Wir wollen den Teufel ja mal nicht an die Wand malen, aber grund­sätz­lich gratu­liert man ja niemandem zum Geburtstag, wenn das Wiegen­fest selbst noch ansteht. In Minden reden alle nach dem 22:21 Sieg der GWD gegen den HC Erlangen vom Klas­sen­er­halt. Unsere jour­na­lis­ti­schen Kollegen verwenden alle die Formel, Klas­sen­er­halt so gut wie. Ja, was stimmt denn nun.

Am Sonntag stellt sich folgendes Schre­ckens­sze­nario dar: die GWD unter­liegt in ihrem letzten Saison­spiel in Wetzlar mit 20:40. Selbst in diesem Falle benötigt der letzte Rivale um den Liga­ver­bleib aus Balingen einen Sieg in Erlangen mit 22 Treffern Unter­schied. Praktisch und theo­re­tisch ja  machbar, aber ist es real so zu denken? Zweck­pes­si­misten hatten am gestrigen Donnerstag nach Spiel­schluss ohnehin keine Möglich­keit, Zweifel anzu­bringen. Keiner, der vom packenden Spiel­ver­lauf am vorent­schei­denden 33. Spieltag in der KAMPA-Halle dabei war, will daran glauben, dass das winzige Schlupf­löch­lein Klas­sen­er­halt doch noch die ganze Wand aufreist.

Die gesamte GWD Minden tanzte Klas­sen­er­halts­feiern; auf dem Feld wie auf den Rängen. Erlangens Trainer Raul Alonso gratu­lierte in der anschlie­ßenden Pres­se­kon­fe­renz seinem Kollegen Frank Carstens für die fantas­ti­sche Aufhol­jagd der Ostwest­falen, die mit dem 12. Spieltag begann, als in dieser Spielteit erstmals gepunktet werden konnte. Zu den Gratu­lanten gehörten in den Social-Media-Netz­werken ehemalige Spieler wie Chris­toffer Rambo oder Kevin Gulliksen. Nur wir, die manchmal unbequeme Presse, hält sich zurück. Sind Jour­na­listen etwa die wahren Spielverderber?

Vor dem 34. Spieltag hat Dankersen gegenüber Balingen nun 2 Punkte Vorsprung. Diesen Rückstand könnten die Süddeut­schen aus dem Zollern­alb­kreis tatsäch­lich egali­sieren; jedoch müssten die tapferen Baden-Würt­tem­berger noch zusätz­lich eine Tordif­fe­renz von 42 aufholen.
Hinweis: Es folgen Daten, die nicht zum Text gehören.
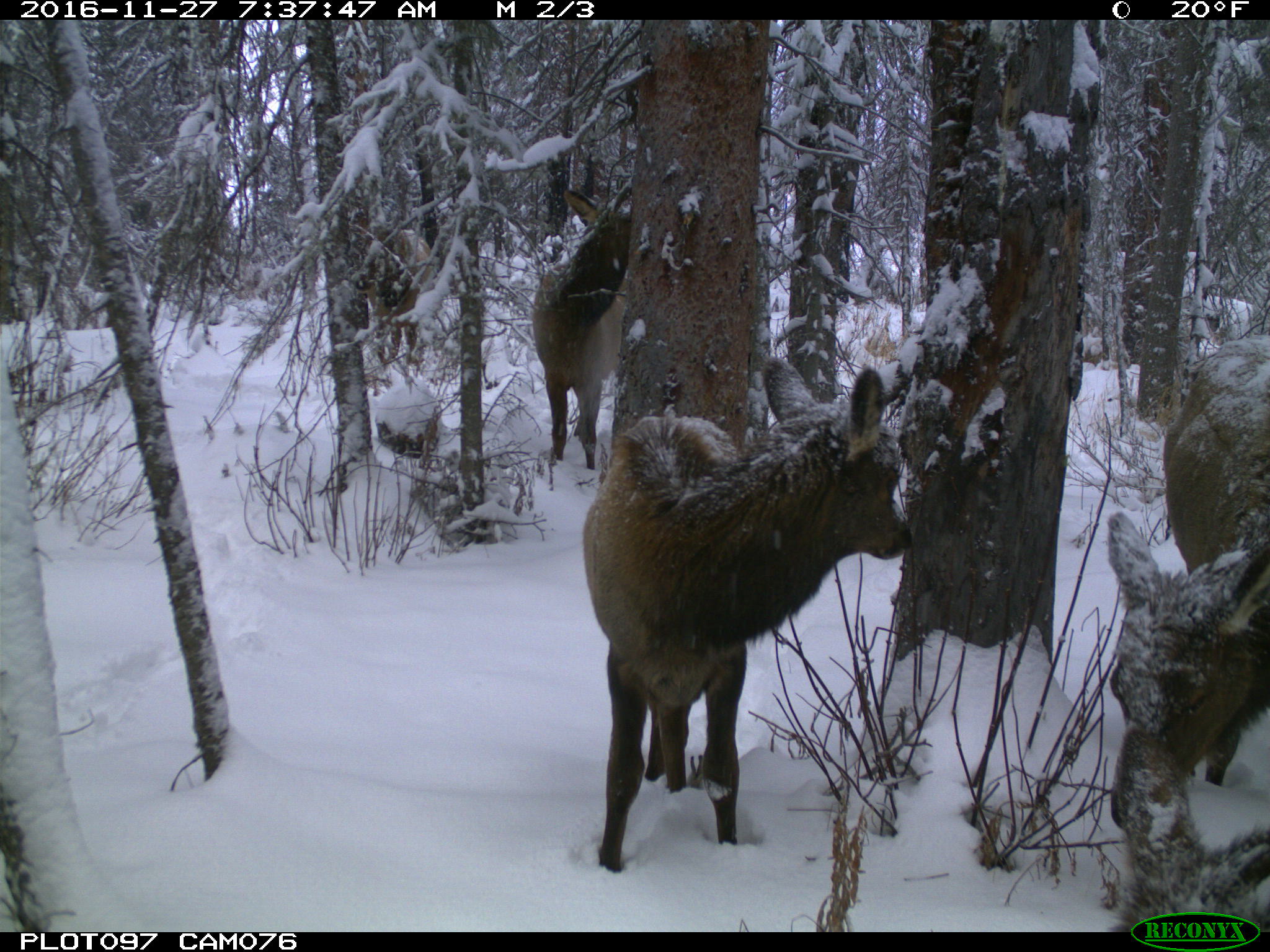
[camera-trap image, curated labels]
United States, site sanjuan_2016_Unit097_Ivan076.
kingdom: Animalia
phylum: Chordata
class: Mammalia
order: Artiodactyla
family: Cervidae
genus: Cervus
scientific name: Cervus elaphus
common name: red deer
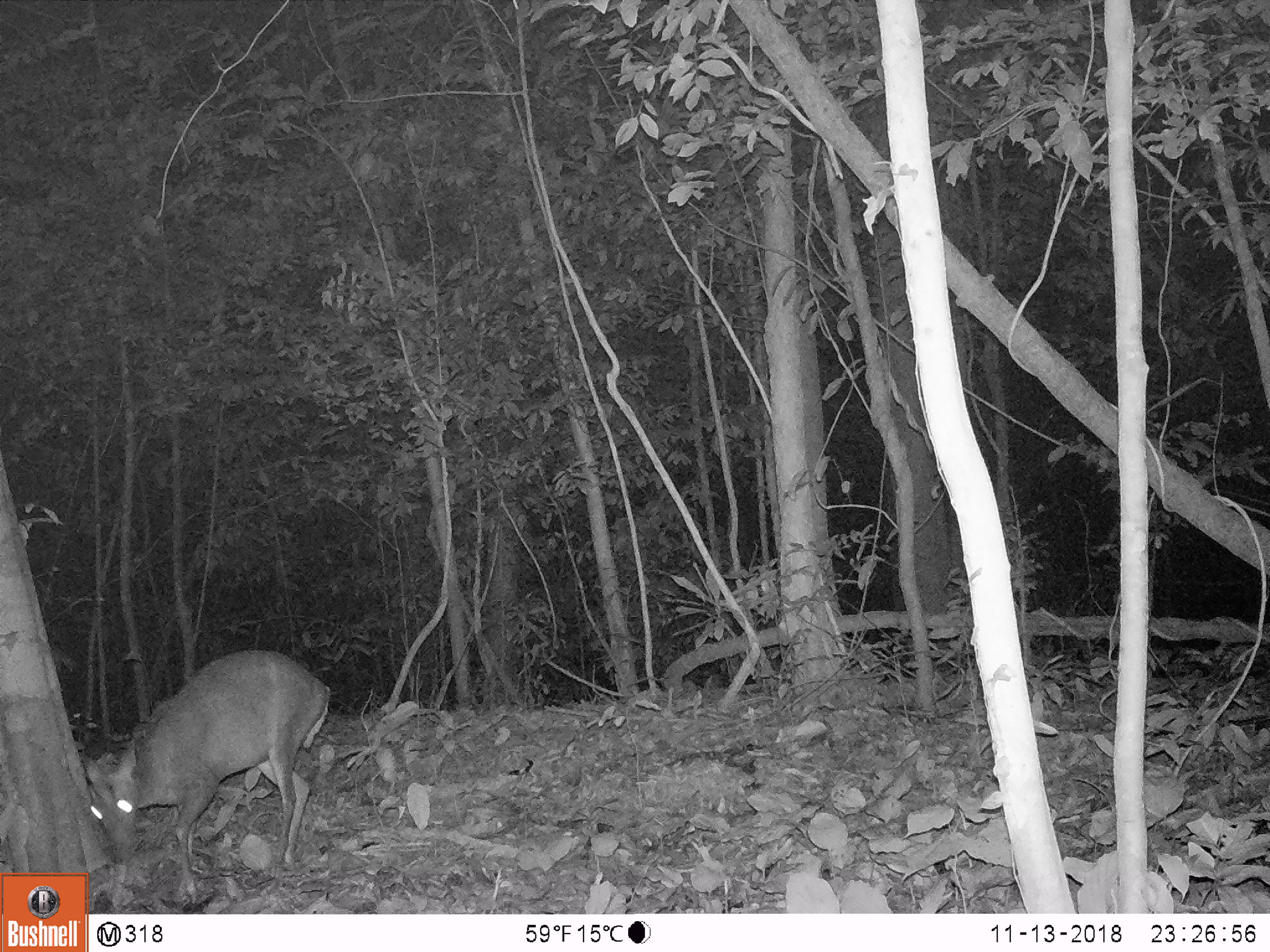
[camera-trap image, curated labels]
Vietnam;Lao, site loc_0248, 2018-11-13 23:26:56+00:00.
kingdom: Animalia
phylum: Chordata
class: Mammalia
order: Artiodactyla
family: Cervidae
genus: Muntiacus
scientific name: Muntiacus rooseveltorum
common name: roosevelt's muntjac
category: roosevelts muntjac group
Roosevelts muntjac group (roosevelt's muntjac) (Muntiacus rooseveltorum). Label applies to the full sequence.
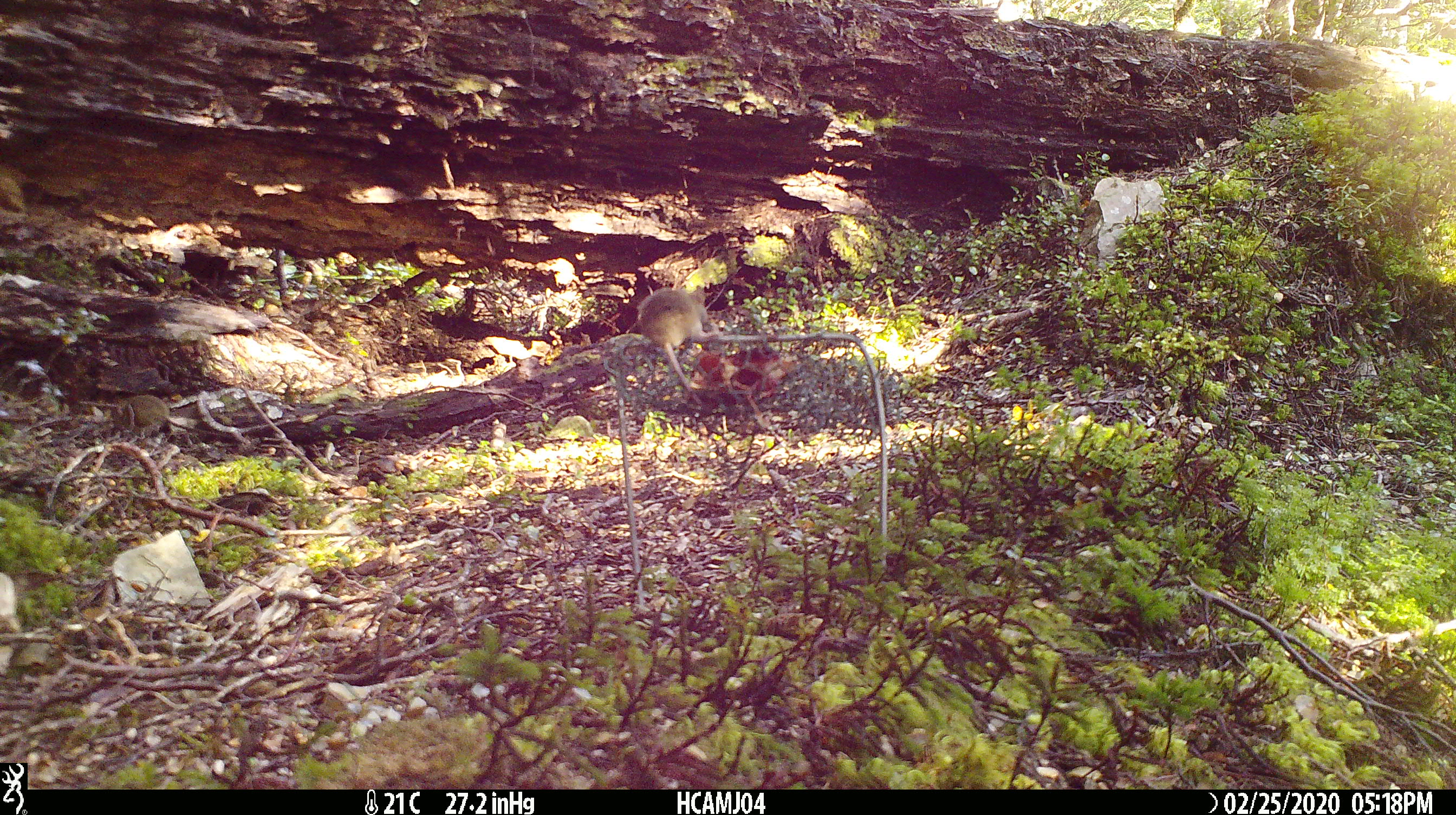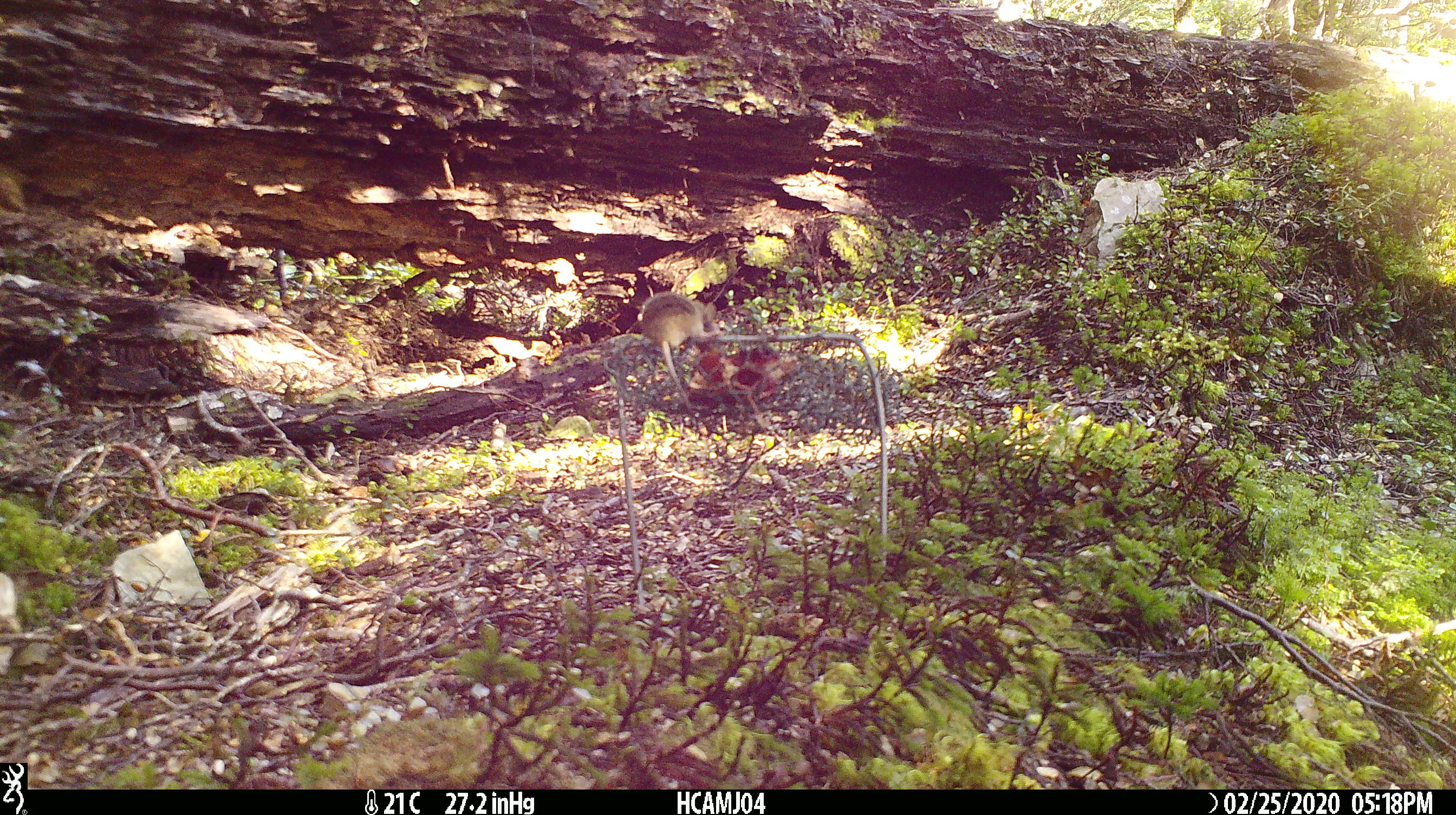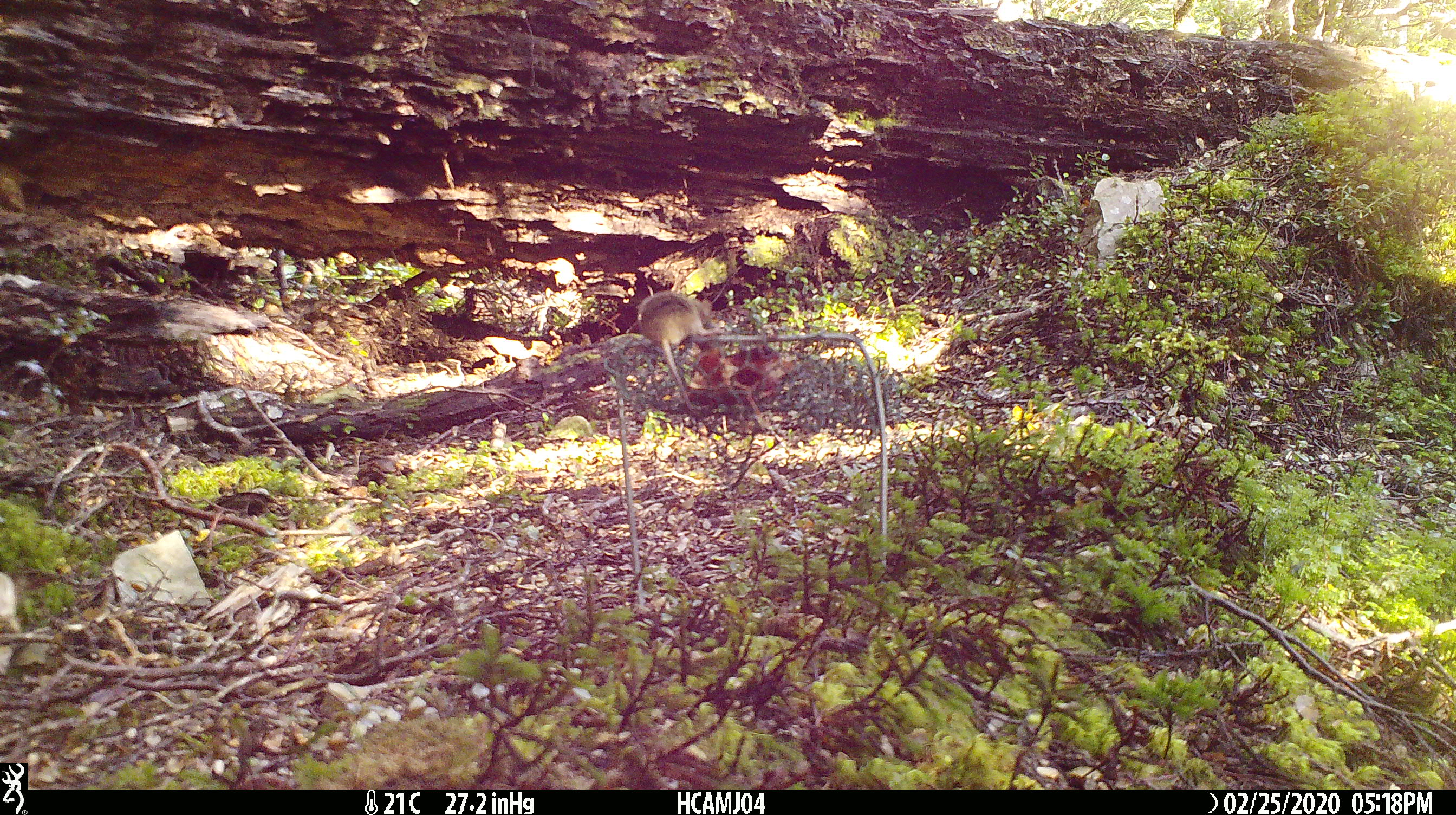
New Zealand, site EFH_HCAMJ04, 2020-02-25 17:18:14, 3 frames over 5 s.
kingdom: Animalia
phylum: Chordata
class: Mammalia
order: Rodentia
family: Muridae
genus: Mus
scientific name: Mus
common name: mouse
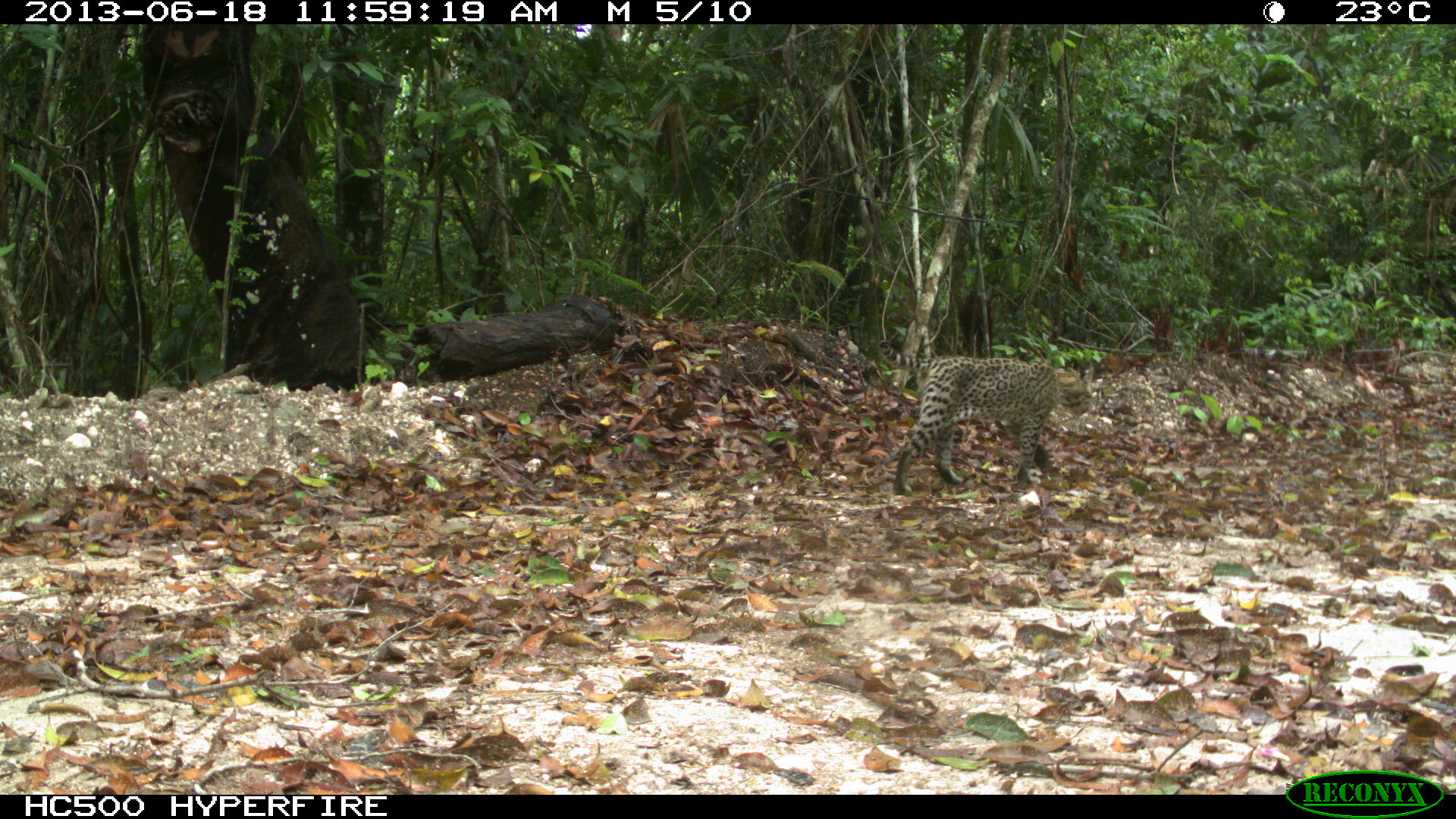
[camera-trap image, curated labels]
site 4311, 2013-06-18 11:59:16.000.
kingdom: Animalia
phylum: Chordata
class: Mammalia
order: Carnivora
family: Felidae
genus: Leopardus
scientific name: Leopardus pardalis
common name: ocelot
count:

Genau das mag sich keiner vorstellen wollen. Erst recht nicht nach dem Auftritt der Erlanger in Minden, denn Wett­be­werbs­ver­zer­rung betreiben die Mittel­franken nicht. Deswegen sagen wir Herz­li­chen Glück­wunsch zum Klas­sen­er­halt de facto. Auch uns fehlt die Fantasie, dass die Grün-Weißen den Nerven­krieg Abstiegs­kampf 2021/2022 doch noch an die Wand fahren.

Die Vorrau­set­zungen für diesen entschei­denden Kampf waren gut bis fast gut. Über 2.000 Vorbe­stel­lungen für dieses Duell lagen vor, dass Interesse der Mindener am Bundes­liga-Handball existiert nach wie vor. Am Donnerstag selbst waren beide Teams punkt­gleich. Auch deshalb, weil die Berliner Füchse am Vorabend ihre Mithilfe nut zur Hälfte geleistet haben, und nur einen statt der zwei erhofften Punkte aus Balingen mitge­nommen haben. Im Sieges­faller der Haupt­städter wäre nach Grün-Weißen Erfolg jede Rechnerei am späten Donnerstag über­flüssig gewesen. Somit bleibt aus Balinger Sicht ein letzter kleiner Funke, den man vor lauter Asche nicht sieht.

Jedoch scheint Balingen selbst nicht mehr daran zu glauben. Wir freuen uns natürlich für die GWD, dennoch zollen wir auch den Teams aus Lübbecke und Balingen Respekt. Mit Lübbecke verliert Ostwest­falen zwei tolle Derbys, und Balingen war in seinen 3 Jahren Erst­klas­sig­keit in den seltensten Fällen ein leichter Gegner. Wir wünschen beiden Teams und ihren Anhängern alles Gute, und viel­leicht stellt sich in der 2. Bundes­liga auch bald wieder die Aufstiegs­chance ein.

Abschlie­ßend wurde es in der immer noch vollen KAMPA-Halle senti­mental. Tradi­tio­nell werden am letzten Spieltag jene Spieler verab­schiedet, die in der Saison 2022/2023 nicht mehr für die GWD Minden auf Punk­te­jagd gehen. Bei 12 Akteuren läuft zum 30. Juni regulär der Vertrag aus. Joshua Thiele und Alexej Demerza wechseln zu tiefer­klas­sigen Vereinen, aber bei Miro Schluroff, Lucas Meister und Carsten Lichtlein besteht ja die Chance, sie als Kontra­henten anderer Erst­li­gisten wieder begrüßen zu dürfen.

Mit dem Sonntag endet auch die Saison 2021/2022. Die Mann­schaften gehen, bevor es dann wieder in die Vorbe­rei­tung geht, wirklich in den Urlaub. Auch die Natio­nal­spieler, von denen einige zu Saison­be­ginn durch die Olym­pi­schen Sommer­spiele eine verkürzte Erho­lungs­phase hatten. Erholung, das werden sie in Minden nach der kolos­salen Aufhol­jagd richtig nötig haben, vor allem nach einem tiefen und erleich­terten Durch­atmen. Im Umfeld der Fans gab es des Öfteren Resi­gna­tion, weil mitunter der Glaube verloren gegangen war, die Hanball-Bundes­liga in Minden erhalten zu können. Zugegeben, auch wir haben hin und wieder mal gezwei­felt. Aber ob Profi­sport oder Wohnungs­lo­sig­keit – wer aufgibt, der bleibt unten. Die GWD Minden darf die zurück­lie­gende Spielzeit als etwas ganz Beson­deres ansehen.